#### EXTRAIT CHOISI:
____________
Pour la première fois chez l’Homme, des chercheurs de l’Unité mixte de recherche 938 Inserm-UPMC et de l’AP-HP, en collaboration avec l’unité d’Ingénierie et de Thérapie Cellulaire de l’EFS, ont réussi à injecter à un donneur humain des globules rouges cultivés (GRc) créés à partir de ses propres cellules souches hématopoïétiques humaines (CSH). Dans un contexte où les besoins en sang ne cessent de croître et où le nombre de donneurs diminue, les résultats de cette étude menée par Luc Douay dans l’unité mixte de recherche Inserm-UPMC, représentent l’espoir qu’un jour les patients ayant besoin d’une transfusion sanguine deviennent leurs propres donneurs.
Les résultats sont publiés aujourd’hui dans Blood, le journal de l’American Society of Hematology (ASH, association américaine d’hématologie)
© Inserm, Claude Féo – Sang normal humain (hématies)
____________
#### DONNÉES FOURNIES:
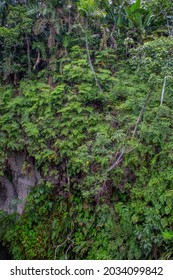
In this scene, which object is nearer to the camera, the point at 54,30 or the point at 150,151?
the point at 150,151

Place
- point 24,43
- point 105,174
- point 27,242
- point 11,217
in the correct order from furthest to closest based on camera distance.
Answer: point 24,43, point 11,217, point 27,242, point 105,174

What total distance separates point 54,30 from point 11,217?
387 centimetres

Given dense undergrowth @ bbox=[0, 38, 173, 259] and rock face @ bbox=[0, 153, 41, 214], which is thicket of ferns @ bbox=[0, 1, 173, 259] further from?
rock face @ bbox=[0, 153, 41, 214]

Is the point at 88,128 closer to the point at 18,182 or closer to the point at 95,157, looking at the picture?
the point at 95,157

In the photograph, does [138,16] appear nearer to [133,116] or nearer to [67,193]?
[133,116]

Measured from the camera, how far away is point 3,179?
17.0 feet

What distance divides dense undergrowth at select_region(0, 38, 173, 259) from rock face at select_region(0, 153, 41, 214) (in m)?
0.24

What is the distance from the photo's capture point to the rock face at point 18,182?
4762 millimetres

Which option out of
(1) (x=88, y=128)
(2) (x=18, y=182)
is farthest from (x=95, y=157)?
(2) (x=18, y=182)

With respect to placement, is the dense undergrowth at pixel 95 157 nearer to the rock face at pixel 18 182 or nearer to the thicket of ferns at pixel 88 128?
the thicket of ferns at pixel 88 128

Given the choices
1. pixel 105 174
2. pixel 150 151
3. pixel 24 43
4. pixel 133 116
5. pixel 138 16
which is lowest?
pixel 105 174

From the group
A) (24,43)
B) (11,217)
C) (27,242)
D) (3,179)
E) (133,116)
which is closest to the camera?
(133,116)

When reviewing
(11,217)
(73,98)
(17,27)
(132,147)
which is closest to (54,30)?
(17,27)

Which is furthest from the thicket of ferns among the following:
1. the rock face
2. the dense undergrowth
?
the rock face
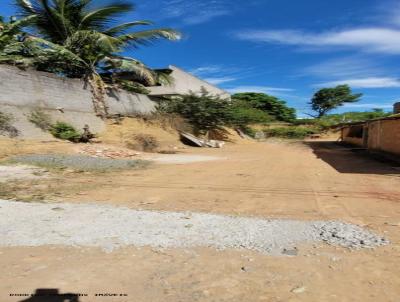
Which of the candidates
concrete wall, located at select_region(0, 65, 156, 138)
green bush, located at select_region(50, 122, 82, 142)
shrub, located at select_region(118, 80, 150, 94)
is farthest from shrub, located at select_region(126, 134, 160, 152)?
shrub, located at select_region(118, 80, 150, 94)

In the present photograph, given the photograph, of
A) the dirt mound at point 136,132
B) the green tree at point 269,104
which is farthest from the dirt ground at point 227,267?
the green tree at point 269,104

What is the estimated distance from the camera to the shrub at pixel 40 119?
593 inches

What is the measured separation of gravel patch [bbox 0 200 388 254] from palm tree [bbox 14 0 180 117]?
1344cm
____________
#### À COMPLÉTER:
(a) D'après le texte sur les globules rouges cultivés, pourquoi les résultats de cette étude représentent-ils un espoir ? Répondez en une à trois phrases.
(b) Poursuivez le texte sur les globules rouges cultivés en rédigeant la suite.

#### CORRIGÉ DE L'EXERCICE:
(a) Les besoins en sang ne cessent de croître alors que le nombre de donneurs diminue. Dans ce contexte, l'injection à un donneur humain de globules rouges cultivés à partir de ses propres cellules souches hématopoïétiques laisse espérer qu'un jour les patients ayant besoin d'une transfusion sanguine deviennent leurs propres donneurs.

(b)
En utilisant les CSH (cellules souches qui fabriquent tous les types de cellules sanguines) d’un donneur humain, les chercheurs de l’Unité mixte de recherche 938 (Inserm – UPMC) et de l’Hôpital Saint Antoine (AP-HP) ont réussi à produire en laboratoire des milliards de GRc, avec l’aide de facteurs de croissance spécifiques qui régulent la prolifération et la maturation des CSH en globules rouges. Les chercheurs, qui tentaient de prouver que les GRc sont capables d’atteindre la maturation complète dans l’organisme, ont ensuite injecté ces cellules à quatre modèles de souris. Ils ont pu confirmer que les cellules suivaient effectivement la totalité du processus de maturation.
L’équipe de recherche a ensuite répété l’expérience sur un donneur volontaire : en lui réinjectant des GR cultivés à partir de ses propres cellules souches, ils ont évalué leur survie chez l’Homme. Au bout de cinq jours, le taux de survie des GRc dans la circulation sanguine du donneur était compris entre 94 et 100 % et, au bout de 26 jours, entre 41 et 63 % ; ce taux est comparable à la demi-vie moyenne de 28 jours des globules rouges natifs normaux. Ces résultats démontrent que la durée de vie et le taux de survie des cellules cultivées sont similaires à ceux des globules rouges « classiques », ce qui étaye leur validité en tant que source possible de transfusion.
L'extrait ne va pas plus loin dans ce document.